Письменное задание A: Соберите все строки, в которых встречается слово "detection", и выпишите их.

Исходный текст:
──────────────────────────────

120 лет со дня рождения польского поэта Константы Галчиньского (1905 - 1953)
![топ 100 блогов](/media/images/default.jpg)
Судьба самого поэта мало располагала к веселости. Он рано осиротел, остался один и до конца дней вел борьбу за существование. Он разделил трагедию своего народа — война, плен, шесть лет фашистских концлагерей, скитания по Европе. В 1946 году Галчиньский возвращается на родину, встретившую его не слишком ласково. Во время идеологических чисток ему была уготована роль польского Зощенко.
Галчиньский родился в год первой русской революции и умер в памятном марте 53-го года; сборники его стихов, рассыпанных по журналам и газетам, появились лишь посмертно.
А теперь моя подборка его стихов в переводах Анатолия Гелескула, Иосифа Бродского, Анатолия Домашёва.

──────────────────────────────

Сохранённые записи:
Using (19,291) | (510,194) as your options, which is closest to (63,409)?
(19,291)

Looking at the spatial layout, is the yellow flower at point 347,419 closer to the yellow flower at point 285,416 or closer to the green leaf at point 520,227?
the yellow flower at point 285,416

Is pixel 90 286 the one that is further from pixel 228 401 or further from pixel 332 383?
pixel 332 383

──────────────────────────────

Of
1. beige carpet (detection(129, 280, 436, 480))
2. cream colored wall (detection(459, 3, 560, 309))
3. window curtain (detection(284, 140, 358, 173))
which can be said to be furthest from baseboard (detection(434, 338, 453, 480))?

──────────────────────────────

Письменное задание B: В каком году Галчиньский вернулся на родину, согласно тексту о поэте?

Результат A:
1. beige carpet (detection(129, 280, 436, 480))
2. cream colored wall (detection(459, 3, 560, 309))
3. window curtain (detection(284, 140, 358, 173))
which can be said to be furthest from baseboard (detection(434, 338, 453, 480))?

Результат B: В 1946 году.